* [Excerpted records]
..........
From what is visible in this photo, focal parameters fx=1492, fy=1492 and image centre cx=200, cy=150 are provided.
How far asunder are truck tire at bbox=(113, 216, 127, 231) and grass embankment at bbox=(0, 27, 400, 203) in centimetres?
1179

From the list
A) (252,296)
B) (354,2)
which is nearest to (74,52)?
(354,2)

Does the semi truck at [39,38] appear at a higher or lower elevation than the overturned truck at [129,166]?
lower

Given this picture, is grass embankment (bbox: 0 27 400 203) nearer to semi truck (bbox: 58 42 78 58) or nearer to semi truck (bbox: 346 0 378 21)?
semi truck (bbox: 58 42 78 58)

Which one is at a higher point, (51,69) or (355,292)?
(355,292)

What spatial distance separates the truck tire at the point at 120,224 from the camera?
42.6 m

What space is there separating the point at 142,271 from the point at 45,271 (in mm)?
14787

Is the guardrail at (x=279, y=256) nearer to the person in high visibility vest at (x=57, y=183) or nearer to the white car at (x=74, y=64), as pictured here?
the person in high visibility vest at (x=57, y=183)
..........
* [Your task]
Revise every item above by changing "grass embankment" to "grassy slope" wherever it appears, and keep everything else unchanged.

* [Result for this task]
From what is visible in this photo, focal parameters fx=1492, fy=1492 and image centre cx=200, cy=150 are provided.
How far asunder are truck tire at bbox=(113, 216, 127, 231) and grassy slope at bbox=(0, 27, 400, 203) in centimetres?
1179

From the list
A) (252,296)
B) (354,2)
which is nearest to (74,52)?
(354,2)

Does the semi truck at [39,38] appear at a higher or lower elevation than the overturned truck at [129,166]?
lower

Given this picture, is grassy slope (bbox: 0 27 400 203) nearer to semi truck (bbox: 58 42 78 58) or nearer to semi truck (bbox: 346 0 378 21)?
semi truck (bbox: 58 42 78 58)

Which one is at a higher point, (51,69) or (355,292)?
(355,292)

What spatial distance separates the truck tire at the point at 120,224 from the camera?
42.6 m

What space is there separating the point at 142,271 from the point at 45,271 (in mm)?
14787

Is the guardrail at (x=279, y=256) nearer to the person in high visibility vest at (x=57, y=183) or nearer to the white car at (x=74, y=64), as pictured here?
the person in high visibility vest at (x=57, y=183)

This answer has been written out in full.